Inutile dire che il corridoio in questione era privo di aria, nel senso che non c’era nemmeno una finestra né ossigeno disponibile in un raggio di 12 metri.
Purtroppo non c’erano nemmeno uno straccio di sedia e le porte degli uffici erano più anonime di una puntata di Beautiful e piú inaccessibili dei rendiconti pubblici italiani durante gli anni ’30.

cassa

Rappresentazione per immagini del grado di accessibilità delle porte degli uffici della ASL

In pratica era un corridoio più anonimo di un rapitore sardo e più triste di un elettore di Adinolfi il giorno dopo gli spogli.
Vabbè, chiedo direttamente al tipo che aveva il cane in braccio e questo mi indica qual è la porta dove attendere un segnale divino che al suo interno ci sia una qualche entità senziente e, paziente come un bambino il 24 dicembre a sera, mi metto in attesa.

adinolfi

Adinolfi mentre tiene il conto dei suoi elettori

Dopo un 20 minuti abbondanti presento tutta la documentazione e mi viene richiesto di fare un ticket da circa 15 euriz.
Colto nel pieno del mio lato rabbino, scendo al piano inferiore e vado a pagare questo benedetto ticket.

rabbino

Io secondo me stesso

Rientro nell’ufficio agitando, a mo di sbandieratore da parata, le due ricevute del ticket appena pagato.

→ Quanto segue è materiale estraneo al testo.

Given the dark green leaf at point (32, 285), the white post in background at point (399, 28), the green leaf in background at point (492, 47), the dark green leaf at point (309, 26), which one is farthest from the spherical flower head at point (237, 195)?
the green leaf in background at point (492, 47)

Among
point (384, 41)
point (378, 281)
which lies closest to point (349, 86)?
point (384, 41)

Mentre il veterinario affigge la certificazione relativa al vermifugo, mi faccio cogliere da un dubbio e chiedo “scusi ma il tapeworm è l’echinococcus vero?” Praticamente se avessi bestemmiato in latino e gli avessi tirato in faccia pezzi di capra appena sacrificata, probabilmente si sarebbe stupito di meno.

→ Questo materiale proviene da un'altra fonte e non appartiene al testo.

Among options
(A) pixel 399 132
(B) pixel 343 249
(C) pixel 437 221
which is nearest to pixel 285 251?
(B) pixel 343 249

Mähnenrobbe_(Otaria_byronia).JPG

Un’otaria completamdente random

Sembrava gli avessi chiesto una cosa complicatissima, tipo di spiegarmi un capitolo di fisica quantistica o di giustificarmi la presenza di Antonio Razzi in senato.
Senza pensarci troppo mi rispose semplicemente “e che ne so io?”.

razzi

Mah guarda, io non cretoh…

Beh, giusto… Sei soltanto un veterinario che lavora alla ASL e che timbra sui passaporti degli animali che devono essere portati all’esterno. Mica è compito tuo sapere ‘ste cose… (in questo preciso istante mi stanno venendo su parecchie parole poco educate ma, visto che sono una personcina a modo, preferisco andare avanti).

don camillo

Io di fronte all’ignoranza abissale del “veterinario”

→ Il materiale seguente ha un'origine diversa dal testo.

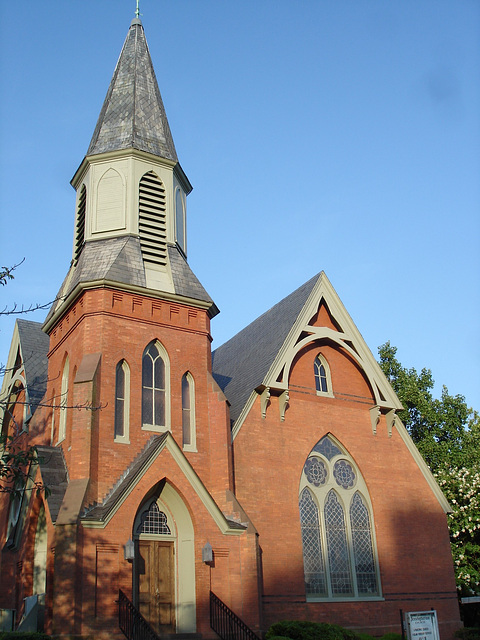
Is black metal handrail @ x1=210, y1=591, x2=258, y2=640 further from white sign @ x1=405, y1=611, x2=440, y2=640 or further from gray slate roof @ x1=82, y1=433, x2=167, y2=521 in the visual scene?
white sign @ x1=405, y1=611, x2=440, y2=640

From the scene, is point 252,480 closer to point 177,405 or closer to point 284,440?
point 284,440

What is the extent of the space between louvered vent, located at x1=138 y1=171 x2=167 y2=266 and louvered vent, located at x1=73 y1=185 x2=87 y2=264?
78.9 inches

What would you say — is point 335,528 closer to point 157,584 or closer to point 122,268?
point 157,584

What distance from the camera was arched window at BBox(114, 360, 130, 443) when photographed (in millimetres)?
16859

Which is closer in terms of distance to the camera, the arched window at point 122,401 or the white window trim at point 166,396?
the arched window at point 122,401

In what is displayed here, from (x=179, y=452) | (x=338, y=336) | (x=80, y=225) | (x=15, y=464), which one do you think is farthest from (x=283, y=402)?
(x=15, y=464)

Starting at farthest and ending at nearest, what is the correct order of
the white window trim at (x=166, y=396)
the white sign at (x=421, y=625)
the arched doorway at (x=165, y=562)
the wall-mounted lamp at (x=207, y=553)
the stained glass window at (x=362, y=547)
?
the stained glass window at (x=362, y=547)
the white window trim at (x=166, y=396)
the wall-mounted lamp at (x=207, y=553)
the arched doorway at (x=165, y=562)
the white sign at (x=421, y=625)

Rispolverando le nozioni di biologia apprese all’università, mi sono risposto da solo e poi ho chiesto: “Mi scusi, sarà mica il caso di certificare la buona salute? Mostrandogli l’ultima certificazione di meno di 20 giorni prima aggiunsi “Vede? La buona salute è stata accertata meno di 20 giorni fa, magari possiamo aggiornarla”.
Lui, ligio al dovere, mi fa “Beh, non posso metterti il timbro se non visito il cane. Prima mi hai chiesto di fare lo scribacchino (timbrare per il vermifugo Ndr), ma adesso mi stai chiedendo di fare il veterinario. Se vuoi posso fargli la visita ma devi pagare un altro ticket”.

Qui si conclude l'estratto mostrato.